Manage-moi ou je te quitte !
Déjà enterré le management ? Pas si sûr. Bousculé par contre, c’est certain. Fini le management « à la papa ». L’encadrement doit faire la preuve de sa valeur ajoutée et en premier lieu auprès de ses équipes. Loin de prôner la disparition du management, la nouvelle génération des Millennials en réclame plutôt davantage. Mais encore doit-il faire sens, sans quoi ils se mettent facilement en quête d’un manager à leur mesure. Partage d’expériences et de bonnes pratiques sur le développement des talents par Isabelle Calvez (Carrefour France), Sonia Bonnet (Orange) et David Yana (Google France) lors de la 6e convention annuelle de la formation et du développement des talents organisée le 15 octobre 2015 par le groupe RH& M.
Par ce cri du cœur « manage-moi ou je te quitte », c’est bel et bien une injonction positive que les Millenials, cette population née entre 1980 et 2000 décrite dans cet article de ZDNet, formulent à l’égard de leurs managers.
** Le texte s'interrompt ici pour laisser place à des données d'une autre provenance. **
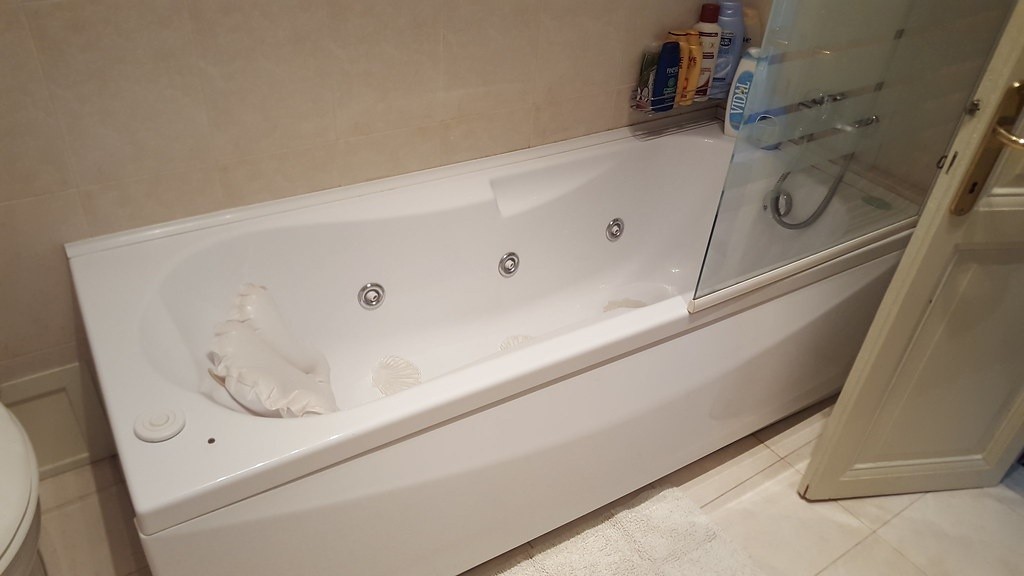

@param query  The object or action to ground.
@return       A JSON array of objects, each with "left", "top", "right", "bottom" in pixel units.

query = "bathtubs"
[{"left": 61, "top": 111, "right": 927, "bottom": 576}]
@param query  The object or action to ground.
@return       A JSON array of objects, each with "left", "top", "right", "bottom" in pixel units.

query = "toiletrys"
[{"left": 631, "top": 0, "right": 790, "bottom": 151}]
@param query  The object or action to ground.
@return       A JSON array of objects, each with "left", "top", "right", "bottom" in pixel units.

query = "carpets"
[{"left": 488, "top": 478, "right": 767, "bottom": 576}]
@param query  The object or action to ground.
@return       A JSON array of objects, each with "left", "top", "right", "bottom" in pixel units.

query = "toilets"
[{"left": 0, "top": 396, "right": 50, "bottom": 576}]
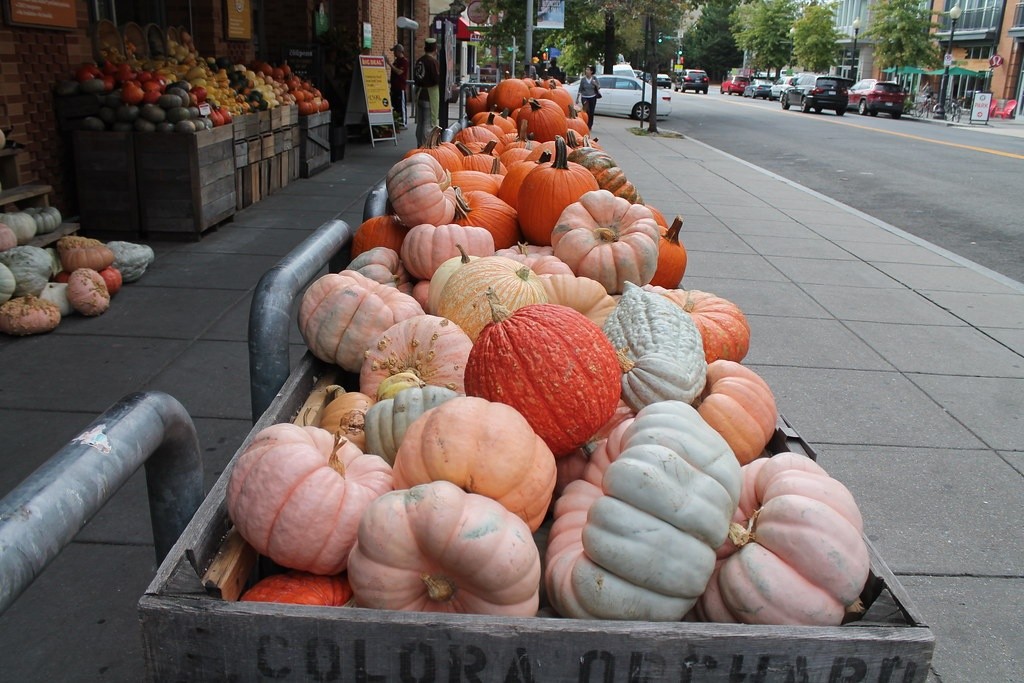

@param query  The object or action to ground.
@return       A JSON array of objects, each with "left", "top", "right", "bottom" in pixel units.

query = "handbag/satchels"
[{"left": 593, "top": 76, "right": 602, "bottom": 98}]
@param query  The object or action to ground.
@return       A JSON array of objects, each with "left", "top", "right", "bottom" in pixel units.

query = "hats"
[
  {"left": 425, "top": 38, "right": 436, "bottom": 46},
  {"left": 390, "top": 44, "right": 404, "bottom": 52}
]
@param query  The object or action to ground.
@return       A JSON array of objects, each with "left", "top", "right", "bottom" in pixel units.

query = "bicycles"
[
  {"left": 944, "top": 98, "right": 963, "bottom": 122},
  {"left": 914, "top": 95, "right": 935, "bottom": 117}
]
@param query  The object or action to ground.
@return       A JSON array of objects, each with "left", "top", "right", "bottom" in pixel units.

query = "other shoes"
[{"left": 398, "top": 125, "right": 408, "bottom": 130}]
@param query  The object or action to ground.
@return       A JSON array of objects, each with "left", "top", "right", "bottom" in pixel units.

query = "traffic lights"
[
  {"left": 678, "top": 44, "right": 683, "bottom": 56},
  {"left": 657, "top": 31, "right": 663, "bottom": 44}
]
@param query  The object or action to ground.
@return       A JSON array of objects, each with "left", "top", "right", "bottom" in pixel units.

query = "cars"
[
  {"left": 613, "top": 64, "right": 672, "bottom": 89},
  {"left": 561, "top": 75, "right": 671, "bottom": 121},
  {"left": 743, "top": 79, "right": 773, "bottom": 100},
  {"left": 720, "top": 76, "right": 750, "bottom": 96},
  {"left": 768, "top": 73, "right": 848, "bottom": 116},
  {"left": 674, "top": 69, "right": 709, "bottom": 94}
]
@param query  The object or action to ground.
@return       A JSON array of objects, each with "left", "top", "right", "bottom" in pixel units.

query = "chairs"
[{"left": 990, "top": 99, "right": 1017, "bottom": 118}]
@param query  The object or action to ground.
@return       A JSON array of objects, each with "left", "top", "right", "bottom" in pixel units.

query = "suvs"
[{"left": 847, "top": 79, "right": 905, "bottom": 119}]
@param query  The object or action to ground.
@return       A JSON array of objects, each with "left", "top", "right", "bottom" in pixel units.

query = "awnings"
[{"left": 457, "top": 16, "right": 484, "bottom": 41}]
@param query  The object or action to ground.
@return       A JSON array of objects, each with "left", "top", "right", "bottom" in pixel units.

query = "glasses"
[{"left": 587, "top": 65, "right": 593, "bottom": 68}]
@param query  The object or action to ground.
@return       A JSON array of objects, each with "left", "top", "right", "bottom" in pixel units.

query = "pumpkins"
[
  {"left": 0, "top": 207, "right": 154, "bottom": 335},
  {"left": 57, "top": 32, "right": 329, "bottom": 132},
  {"left": 226, "top": 78, "right": 869, "bottom": 627}
]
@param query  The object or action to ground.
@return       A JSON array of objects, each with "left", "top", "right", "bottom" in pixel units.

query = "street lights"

Considérer les nouvelles recrues comme instables, car semblant ne pas s’investir dans l’entreprise relève d’une analyse bien trop rapide. Le fait de changer de travail, comme on zappe d’une vidéo à l’autre, est motivé par une recherche profonde de sens qui bouscule les modèles de management en place, la gestion des talents et le bien-être au travail.
« On manage aujourd’hui par ce qui anime les personnes (…) le management sera collaboratif ou ne sera pas ». Patrick Margron, responsable du pôle développement RH @Veolia.
« Le management par objectifs est bel et bien caduc, attaque sans détour Patrick Margron, responsable du pôle développement RH du groupe Veolia Environnement. On manage aujourd’hui par ce qui anime les personnes. Un collaborateur ne quitte pas une entreprise de son propre gré parce qu’il n’a pas atteint ses objectifs. Il quitte avant tout un manager et la relation qu’il a avec ce dernier. Dans le contexte de transformation rapide des modèles économiques comme des organisations, le management sera désormais collaboratif ou ne sera pas ». Au-delà des mots, comment mettre en œuvre de manière opérationnelle cette culture du partage, de la coopération et du feedback ?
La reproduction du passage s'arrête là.